Essa é uma questão que me aporrinha há muito tempo. Claro que, em sendo uma velha questão, velhas também me soam as reações sempre que abordo o assunto num meio social composto por poucos negros – aqui note-se que, por razões de classe social, sempre fui um dos dois ou três negros da sala… E aí, o padrão é o mesmo: ou sou arrolado no discurso vitimizante dos movimentos sociais; ou me entulham de inúteis argumentos bio-sociológicos; ou então me deparo com o despreparo miserável dos próprios indivíduos que se consideram “negros”… Mas não quero resolver isso aqui na Camarilha (ufa!). Ocorre que a questão me foi trazida novamente por este lançamento da Crammed, o terceiro volume da série Congotronics dedicada ao Kasai Allstars. O grupo, que já havia nos maravilhado com duas faixas no volume dois, é formado por vinte e cinco músicos oriundos de cinco diferentes grupos étnicos do Congo: os Luba, os Songye, os Lulua, os Tetela e os Luntu.
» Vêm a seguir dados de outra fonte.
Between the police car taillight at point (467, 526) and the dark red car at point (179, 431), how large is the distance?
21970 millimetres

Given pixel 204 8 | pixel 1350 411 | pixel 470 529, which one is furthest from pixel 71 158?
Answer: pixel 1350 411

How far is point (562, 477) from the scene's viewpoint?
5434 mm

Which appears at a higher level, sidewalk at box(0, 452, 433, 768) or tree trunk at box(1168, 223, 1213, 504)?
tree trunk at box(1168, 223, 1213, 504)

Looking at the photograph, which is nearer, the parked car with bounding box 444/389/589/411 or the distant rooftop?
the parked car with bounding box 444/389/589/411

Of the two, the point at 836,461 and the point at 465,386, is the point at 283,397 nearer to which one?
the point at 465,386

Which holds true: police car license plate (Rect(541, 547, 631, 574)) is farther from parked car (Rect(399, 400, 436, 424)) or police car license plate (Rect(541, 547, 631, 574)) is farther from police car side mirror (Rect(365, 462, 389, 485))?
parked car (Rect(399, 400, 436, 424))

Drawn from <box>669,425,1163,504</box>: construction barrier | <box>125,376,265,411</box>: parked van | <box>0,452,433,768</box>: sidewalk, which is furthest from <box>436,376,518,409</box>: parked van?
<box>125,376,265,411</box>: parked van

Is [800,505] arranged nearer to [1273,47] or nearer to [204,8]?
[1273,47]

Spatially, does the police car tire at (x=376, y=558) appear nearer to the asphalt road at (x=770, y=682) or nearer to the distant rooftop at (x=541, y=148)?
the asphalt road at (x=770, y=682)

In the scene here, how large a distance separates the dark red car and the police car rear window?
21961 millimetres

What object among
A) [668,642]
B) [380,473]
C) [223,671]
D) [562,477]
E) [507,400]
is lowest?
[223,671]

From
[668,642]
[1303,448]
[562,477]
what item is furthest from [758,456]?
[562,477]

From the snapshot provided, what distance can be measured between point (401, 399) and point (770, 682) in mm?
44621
Sabendo que estes grupos étnicos habitam o Congo, e que, portanto, fazem parte do grupo étnico-lingüístico banto, a questão retornou. Pois a música do Kasai Allstars é gloriosa porque assume plenamente sua bantuidade. Inclusive, no release, disponível pelo site da Crammed no link acima, consta que os integrantes destes cinco grupos, apesar de representarem uma tradição musical e cultural específicas, simplesmente se encontram e, sem adaptações e adequações, criam suas músicas, demonstrando uma extraordinária capacidade de sintetizar elementos culturais. Kasai Allstars é mais um exemplo do ethos transformador da cultura banta. Essencialmente extática, plena de um conhecimento vivo, sua música é complexa, repleta de climas e tramas habilidosas. Mas sobretudo fiel a uma espécie de experimentalismo básico e primordial, constantemente disposto às mais inusitadas configurações culturais. Inclusive, repete-se aqui, como no grupo Konono n. 1, a amplificação criativa das kalimbas, que demonstram como o vigor deste experimentalismo se reflete também nos aspectos técnicos.

Herança de um passado longinqüo e simbólico? Claro que não. Mas como dizia o historiador francês Fernand Braudel, a mentalidade é a matéria mais delicada e antipática a mudanças bruscas, mesmo àquelas operadas pela mais característica e improdutiva violência européia. (Bernardo Oliveira)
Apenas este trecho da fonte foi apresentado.